BI 655066 is a *humanized monoclonal antibody* specific to IL-23 p19; this
means that BI655066 neutralizes a protein *IL-23 p19*, which is involved in the
progression of Crohn*s disease. Neutralizing this protein will have effect in
less decrease of the health condition of subjects with Crohn*s disease.
Research physicians will be allowed only to include subjects where the current
therapy standard is ineffective or not effective enough as of effective date of
local AM1 for the Netherlands.
Study objective
the main objectives of the study are to evaluate the efficacy of different
doses of BI655066
+
to evaluate the pharmacokinetics (how the body handles the study drug) and
pharmacokinetics (interaction of the study drug with the body) for subjects
with Crohn's disease.
Study design
This study consists of 3 parts:
Period 1
The score of the Crohn's Disease Activity Index (CDAI) will be assessed by the
research physician to determine a subjects eligibility for the trial.

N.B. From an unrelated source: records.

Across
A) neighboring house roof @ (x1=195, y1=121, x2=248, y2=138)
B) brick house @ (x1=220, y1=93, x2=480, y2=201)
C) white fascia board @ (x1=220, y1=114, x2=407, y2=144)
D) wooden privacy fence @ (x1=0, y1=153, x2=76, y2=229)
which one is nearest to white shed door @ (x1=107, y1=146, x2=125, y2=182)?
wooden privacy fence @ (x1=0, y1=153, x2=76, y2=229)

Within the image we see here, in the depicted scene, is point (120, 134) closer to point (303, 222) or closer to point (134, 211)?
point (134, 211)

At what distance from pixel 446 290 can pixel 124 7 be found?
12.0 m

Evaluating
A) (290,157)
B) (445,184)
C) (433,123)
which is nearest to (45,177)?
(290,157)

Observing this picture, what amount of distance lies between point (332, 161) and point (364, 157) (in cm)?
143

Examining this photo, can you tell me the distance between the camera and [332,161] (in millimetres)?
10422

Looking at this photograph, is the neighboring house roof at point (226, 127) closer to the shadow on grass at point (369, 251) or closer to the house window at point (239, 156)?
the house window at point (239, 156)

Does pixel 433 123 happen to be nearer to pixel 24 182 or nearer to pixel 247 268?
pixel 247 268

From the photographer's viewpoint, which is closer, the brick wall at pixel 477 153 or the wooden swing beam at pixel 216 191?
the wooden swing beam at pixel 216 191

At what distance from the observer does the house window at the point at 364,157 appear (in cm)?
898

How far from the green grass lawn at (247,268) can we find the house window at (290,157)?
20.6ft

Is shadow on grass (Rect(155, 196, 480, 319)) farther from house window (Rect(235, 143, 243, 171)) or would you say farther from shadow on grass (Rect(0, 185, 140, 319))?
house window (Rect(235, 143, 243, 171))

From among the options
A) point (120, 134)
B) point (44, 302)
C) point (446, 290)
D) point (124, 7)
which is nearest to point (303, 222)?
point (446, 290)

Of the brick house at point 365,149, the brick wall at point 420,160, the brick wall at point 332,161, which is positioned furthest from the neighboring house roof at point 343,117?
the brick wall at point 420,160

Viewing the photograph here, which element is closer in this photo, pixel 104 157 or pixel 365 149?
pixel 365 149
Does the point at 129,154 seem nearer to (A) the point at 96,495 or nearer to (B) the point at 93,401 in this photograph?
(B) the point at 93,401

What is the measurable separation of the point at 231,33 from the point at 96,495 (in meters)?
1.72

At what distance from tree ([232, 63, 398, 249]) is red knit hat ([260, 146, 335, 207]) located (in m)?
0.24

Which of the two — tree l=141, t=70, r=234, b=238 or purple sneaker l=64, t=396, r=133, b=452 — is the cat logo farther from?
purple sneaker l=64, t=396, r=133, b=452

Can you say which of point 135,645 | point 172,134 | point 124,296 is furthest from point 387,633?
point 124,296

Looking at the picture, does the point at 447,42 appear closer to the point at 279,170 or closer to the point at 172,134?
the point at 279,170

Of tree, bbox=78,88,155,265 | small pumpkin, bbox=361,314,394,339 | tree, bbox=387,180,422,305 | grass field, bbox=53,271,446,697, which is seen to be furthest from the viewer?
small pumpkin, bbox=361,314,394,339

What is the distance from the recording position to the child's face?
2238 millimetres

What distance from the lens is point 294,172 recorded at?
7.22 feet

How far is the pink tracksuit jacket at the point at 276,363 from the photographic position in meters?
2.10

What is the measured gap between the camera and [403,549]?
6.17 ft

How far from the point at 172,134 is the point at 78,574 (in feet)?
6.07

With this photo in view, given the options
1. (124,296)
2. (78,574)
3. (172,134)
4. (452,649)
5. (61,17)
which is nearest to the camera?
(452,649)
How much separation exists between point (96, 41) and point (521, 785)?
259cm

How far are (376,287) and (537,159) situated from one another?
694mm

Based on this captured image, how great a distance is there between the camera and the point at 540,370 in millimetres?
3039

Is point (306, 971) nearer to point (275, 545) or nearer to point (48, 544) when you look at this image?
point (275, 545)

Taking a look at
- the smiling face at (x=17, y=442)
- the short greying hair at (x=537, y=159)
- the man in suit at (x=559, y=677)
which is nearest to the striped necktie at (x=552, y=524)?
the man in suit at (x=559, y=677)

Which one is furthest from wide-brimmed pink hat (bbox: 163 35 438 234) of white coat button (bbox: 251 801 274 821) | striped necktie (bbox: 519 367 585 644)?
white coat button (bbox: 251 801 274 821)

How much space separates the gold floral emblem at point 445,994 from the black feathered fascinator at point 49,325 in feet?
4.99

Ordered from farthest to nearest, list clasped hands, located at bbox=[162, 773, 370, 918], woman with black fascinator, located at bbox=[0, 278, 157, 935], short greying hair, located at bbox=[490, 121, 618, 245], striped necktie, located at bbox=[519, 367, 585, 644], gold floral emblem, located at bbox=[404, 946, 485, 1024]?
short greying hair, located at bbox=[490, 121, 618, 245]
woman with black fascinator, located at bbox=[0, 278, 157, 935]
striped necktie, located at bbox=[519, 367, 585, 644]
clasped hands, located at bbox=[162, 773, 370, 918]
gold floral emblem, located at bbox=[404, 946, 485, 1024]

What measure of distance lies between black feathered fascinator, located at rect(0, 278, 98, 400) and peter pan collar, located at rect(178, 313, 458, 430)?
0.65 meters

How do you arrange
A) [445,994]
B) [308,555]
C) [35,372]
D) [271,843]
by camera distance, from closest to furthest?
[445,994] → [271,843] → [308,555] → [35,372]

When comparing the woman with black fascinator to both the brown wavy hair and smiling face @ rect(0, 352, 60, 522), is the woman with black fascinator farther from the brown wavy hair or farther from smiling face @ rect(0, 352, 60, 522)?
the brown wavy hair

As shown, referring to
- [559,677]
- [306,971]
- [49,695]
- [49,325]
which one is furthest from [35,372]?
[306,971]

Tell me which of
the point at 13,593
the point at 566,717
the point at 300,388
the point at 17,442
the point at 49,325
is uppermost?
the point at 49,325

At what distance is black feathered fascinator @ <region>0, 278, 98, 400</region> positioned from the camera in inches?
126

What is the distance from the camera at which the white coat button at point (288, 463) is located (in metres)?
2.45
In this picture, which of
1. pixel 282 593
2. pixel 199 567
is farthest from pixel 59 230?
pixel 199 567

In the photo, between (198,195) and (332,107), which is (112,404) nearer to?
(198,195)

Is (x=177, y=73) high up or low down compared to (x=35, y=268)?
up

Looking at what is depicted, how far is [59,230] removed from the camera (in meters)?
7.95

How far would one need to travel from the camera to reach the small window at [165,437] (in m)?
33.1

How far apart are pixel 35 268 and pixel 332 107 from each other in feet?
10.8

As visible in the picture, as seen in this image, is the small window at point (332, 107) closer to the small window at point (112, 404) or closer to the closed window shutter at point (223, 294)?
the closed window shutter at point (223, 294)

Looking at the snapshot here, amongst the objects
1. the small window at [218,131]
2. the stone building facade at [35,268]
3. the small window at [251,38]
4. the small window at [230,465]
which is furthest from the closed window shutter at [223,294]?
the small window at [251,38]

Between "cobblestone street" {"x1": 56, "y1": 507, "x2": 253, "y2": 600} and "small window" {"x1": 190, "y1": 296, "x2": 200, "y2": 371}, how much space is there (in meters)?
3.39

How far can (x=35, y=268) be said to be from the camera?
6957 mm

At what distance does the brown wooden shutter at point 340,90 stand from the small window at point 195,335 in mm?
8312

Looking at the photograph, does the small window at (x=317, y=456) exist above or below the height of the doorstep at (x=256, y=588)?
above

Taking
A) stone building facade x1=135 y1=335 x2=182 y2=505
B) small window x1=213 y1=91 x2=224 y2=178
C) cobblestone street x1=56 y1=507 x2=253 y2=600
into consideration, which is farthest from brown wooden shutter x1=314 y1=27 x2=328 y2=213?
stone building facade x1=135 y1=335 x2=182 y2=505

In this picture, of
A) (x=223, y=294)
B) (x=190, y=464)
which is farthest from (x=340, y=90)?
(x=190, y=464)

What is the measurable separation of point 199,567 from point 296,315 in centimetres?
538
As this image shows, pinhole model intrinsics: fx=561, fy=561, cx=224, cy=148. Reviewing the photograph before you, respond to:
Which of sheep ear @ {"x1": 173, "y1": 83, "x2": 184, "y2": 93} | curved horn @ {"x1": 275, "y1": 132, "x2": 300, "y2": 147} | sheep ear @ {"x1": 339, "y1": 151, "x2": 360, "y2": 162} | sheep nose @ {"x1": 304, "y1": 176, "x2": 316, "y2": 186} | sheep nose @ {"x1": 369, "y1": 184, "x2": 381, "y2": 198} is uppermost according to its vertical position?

In part 1 subjects will ave a chance of 1:1:1 of assignment to one of the
treatment arms of the study, on top of their use of standard of care
medication.
(placebo : 200mg BI655066 : 600mg BI655066)
During the first 12 weeks (period 1) medication (or placebo) will be
administered on the randomisation visit, after 2 weeks and after 12 weeks.
Period 2
After the first period the research physician will determine the Crohn's
Disease Activity Index (CDAI) again at visit 6 of period 1, to assess
eligibility for period 2.
a) Whenever a subject reached "deep remission" (definition, see study
protocol), a period of 14 weeks "washout" (=no drug) will start. This is
expected to be acceptable due to the long T1/2 time of BI655066. Subjects will
be monitored during this period as well; in case of " flare-ups" of the
disease, a change to active treatment is possible.
or
b) Whenever a subject did not reach "deep remission", active treatment with the
highest dose of BI655066 will be started. this will be irrespective of the
treatment a subject received during the first 12 weeks.
With this strategy any subject is guaranteed that, whenever recieving placebo,
this will not take longer than 12 weeks & after that every subject (eligible to
continue on period 2 and 3) can continue on active drug.
Period 3
When subjects return after 26 weeks for visit E1, the research physicians will
assess a subject's clinical remission (definition, see study protocol).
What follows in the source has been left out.